Highlights from EAGx Boston

Last weekend I was at Effective Altruism Global X Boston, a great conference that worked very differently from the academic ones I usually attend. The attendees were younger and the topics were different, but the big innovation was the use of Swapcard to encourage 1-on-1 meetings. At academic conferences I spend most of my time listening to formal presentations or talking to people I already know, but here I talked to 13 new people for a half hour each, and many others more briefly.

That said, the talks I did attend were excellent. Alvea is a 3-month-old company that already has a novel DNA-based Omicron-targeted Covid vaccine in Phase 1 trials. My notes on co-founder Ethan Alley’s talk:

Learning by doing is the way to go. I learned more in 3 months as a founder than 12+ months as an MIT grad student. Like that you have to pay a company $125k to randomize your clinical trial, and they take 8 weeks to do it

Richard Cash talked about the Oral Rehydration Therapy he helped develop that has saved tens of millions of lives. In short, many people who died of diarrheal diseases like Cholera were simply dying from dehydration, and he realized that this can be prevented cheaply and easily in most cases by having them drink a solution of water, glucose, and certain salts (basically Gatorade). He noted that much of the basic research behind this had been done in the US well before it was applied in the developing countries where it has helped most, so it was crucial to simply notice how important and broadly applicable the findings were. On the other hand, some things really did work differently in developing countries; here the medical conventional wisdom was that people shouldn’t eat while they had diarrhea, but if kids are already malnourished it turns out they are better off eating anyway.

Wave is a mobile payment company that is hugely successful in Senegal but has been slow to expand elsewhere. I asked their Chief Technical Officer Ben Kuhn why this was, and his answer made perfect economic sense:

Fixed costs plus local network effects. Fixed costs: need to get approval of a country’s central bank to operate, need to hire local staff, et c. Network effects: our system gets more valuable as more of the people you send money to/from use it, and these are usually within-country. Makes more sense to keep expanding within a country until its nearly totally saturated, and only then move to the next country. There’s also a limit of how much $ we have to expand, especially since we don’t want VCs to control the company.
**********
__QUESTIONS TO ANSWER__:
a - Could you update the EAGx Boston write-up by giving the part that opens with the words containing "Fixed costs plus" and closes with "control the company." again, with "central bank" changed to "finance ministry"?
b - Which people does the EAGx Boston write-up mention by name?

__PROVIDED RECORDS__:
**********
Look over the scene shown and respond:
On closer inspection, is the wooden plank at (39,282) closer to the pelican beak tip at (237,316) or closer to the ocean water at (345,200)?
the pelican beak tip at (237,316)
**********
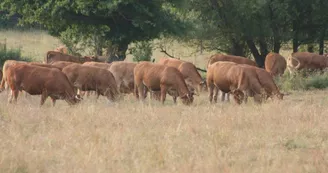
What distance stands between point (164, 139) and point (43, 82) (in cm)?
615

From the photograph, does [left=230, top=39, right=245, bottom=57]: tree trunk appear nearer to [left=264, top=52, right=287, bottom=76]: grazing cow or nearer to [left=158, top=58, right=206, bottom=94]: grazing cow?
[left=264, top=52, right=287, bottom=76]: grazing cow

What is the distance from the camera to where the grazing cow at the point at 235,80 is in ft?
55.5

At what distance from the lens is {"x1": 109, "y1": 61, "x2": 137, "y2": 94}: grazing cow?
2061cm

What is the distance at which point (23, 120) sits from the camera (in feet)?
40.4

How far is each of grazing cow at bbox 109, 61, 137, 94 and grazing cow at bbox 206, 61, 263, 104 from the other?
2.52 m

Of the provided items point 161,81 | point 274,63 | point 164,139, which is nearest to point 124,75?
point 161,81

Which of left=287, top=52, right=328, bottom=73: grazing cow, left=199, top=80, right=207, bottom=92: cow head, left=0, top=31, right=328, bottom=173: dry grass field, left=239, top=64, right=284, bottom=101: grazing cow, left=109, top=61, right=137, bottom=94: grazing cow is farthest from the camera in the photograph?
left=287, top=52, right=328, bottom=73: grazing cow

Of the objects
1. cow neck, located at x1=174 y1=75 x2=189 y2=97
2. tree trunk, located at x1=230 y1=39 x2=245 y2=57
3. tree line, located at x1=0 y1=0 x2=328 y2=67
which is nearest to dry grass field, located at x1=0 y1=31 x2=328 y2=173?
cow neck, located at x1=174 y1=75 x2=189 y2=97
**********
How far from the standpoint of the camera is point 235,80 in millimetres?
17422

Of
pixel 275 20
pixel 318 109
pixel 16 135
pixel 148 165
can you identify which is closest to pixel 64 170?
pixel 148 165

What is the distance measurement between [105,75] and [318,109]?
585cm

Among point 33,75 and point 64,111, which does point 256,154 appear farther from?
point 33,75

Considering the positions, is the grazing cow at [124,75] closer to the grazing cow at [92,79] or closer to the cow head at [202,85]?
**********
__SOLUTIONS TO THE EXERCISE__:
a -
Fixed costs plus local network effects. Fixed costs: need to get approval of a country’s finance ministry to operate, need to hire local staff, et c. Network effects: our system gets more valuable as more of the people you send money to/from use it, and these are usually within-country. Makes more sense to keep expanding within a country until its nearly totally saturated, and only then move to the next country. There’s also a limit of how much $ we have to expand, especially since we don’t want VCs to control the company.

b -
Ethan Alley
Richard Cash
Ben Kuhn